= TO BE DONE =
Rewrite the lines below as a JSON list of strings, one string per line, omitting blank lines and the picture markers.

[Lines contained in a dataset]

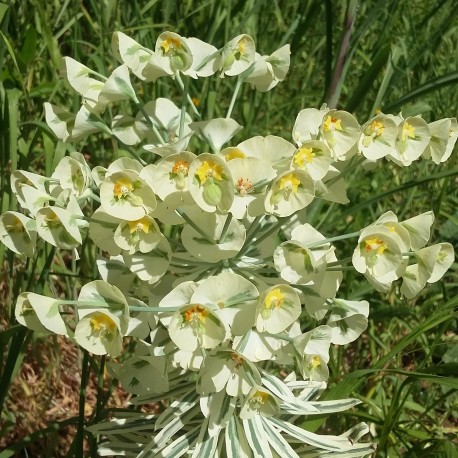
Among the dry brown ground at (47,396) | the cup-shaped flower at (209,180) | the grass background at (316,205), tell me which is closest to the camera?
the cup-shaped flower at (209,180)

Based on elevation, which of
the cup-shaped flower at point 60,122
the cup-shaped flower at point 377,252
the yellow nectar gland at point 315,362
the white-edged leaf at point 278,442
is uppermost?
the cup-shaped flower at point 377,252

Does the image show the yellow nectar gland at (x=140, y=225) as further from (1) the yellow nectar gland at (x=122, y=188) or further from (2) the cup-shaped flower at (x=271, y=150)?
(2) the cup-shaped flower at (x=271, y=150)

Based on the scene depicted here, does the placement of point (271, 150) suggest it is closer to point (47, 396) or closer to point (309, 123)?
point (309, 123)

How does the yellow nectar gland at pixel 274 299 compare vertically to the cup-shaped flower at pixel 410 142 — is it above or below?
below

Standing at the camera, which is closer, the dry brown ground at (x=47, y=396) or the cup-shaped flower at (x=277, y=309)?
the cup-shaped flower at (x=277, y=309)

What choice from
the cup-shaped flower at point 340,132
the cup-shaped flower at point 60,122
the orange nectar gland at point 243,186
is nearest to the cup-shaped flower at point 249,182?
the orange nectar gland at point 243,186

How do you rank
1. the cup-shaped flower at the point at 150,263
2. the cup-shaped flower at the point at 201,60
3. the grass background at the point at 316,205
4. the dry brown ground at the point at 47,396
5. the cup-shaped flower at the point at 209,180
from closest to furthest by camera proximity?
the cup-shaped flower at the point at 209,180 → the cup-shaped flower at the point at 150,263 → the cup-shaped flower at the point at 201,60 → the grass background at the point at 316,205 → the dry brown ground at the point at 47,396

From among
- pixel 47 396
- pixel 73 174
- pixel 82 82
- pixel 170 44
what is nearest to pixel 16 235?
pixel 73 174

= TASK RESPONSE =
[
  "Among the dry brown ground at (47,396) | the cup-shaped flower at (209,180) | the grass background at (316,205), tell me which is closest to the camera?",
  "the cup-shaped flower at (209,180)",
  "Based on elevation, which of",
  "the cup-shaped flower at point 60,122",
  "the cup-shaped flower at point 377,252",
  "the yellow nectar gland at point 315,362",
  "the white-edged leaf at point 278,442",
  "is uppermost?",
  "the cup-shaped flower at point 377,252",
  "Does the image show the yellow nectar gland at (x=140, y=225) as further from (1) the yellow nectar gland at (x=122, y=188) or further from (2) the cup-shaped flower at (x=271, y=150)?",
  "(2) the cup-shaped flower at (x=271, y=150)",
  "Based on the scene depicted here, does the placement of point (271, 150) suggest it is closer to point (47, 396) or closer to point (309, 123)?",
  "point (309, 123)",
  "How does the yellow nectar gland at pixel 274 299 compare vertically to the cup-shaped flower at pixel 410 142 — is it above or below?",
  "below",
  "Standing at the camera, which is closer, the dry brown ground at (x=47, y=396) or the cup-shaped flower at (x=277, y=309)?",
  "the cup-shaped flower at (x=277, y=309)",
  "What choice from",
  "the cup-shaped flower at point 340,132",
  "the cup-shaped flower at point 60,122",
  "the orange nectar gland at point 243,186",
  "is nearest to the cup-shaped flower at point 249,182?",
  "the orange nectar gland at point 243,186",
  "How do you rank",
  "1. the cup-shaped flower at the point at 150,263",
  "2. the cup-shaped flower at the point at 201,60",
  "3. the grass background at the point at 316,205",
  "4. the dry brown ground at the point at 47,396",
  "5. the cup-shaped flower at the point at 209,180",
  "from closest to furthest by camera proximity?",
  "the cup-shaped flower at the point at 209,180 → the cup-shaped flower at the point at 150,263 → the cup-shaped flower at the point at 201,60 → the grass background at the point at 316,205 → the dry brown ground at the point at 47,396",
  "From among",
  "- pixel 47 396",
  "- pixel 73 174",
  "- pixel 82 82",
  "- pixel 170 44",
  "what is nearest to pixel 16 235?",
  "pixel 73 174"
]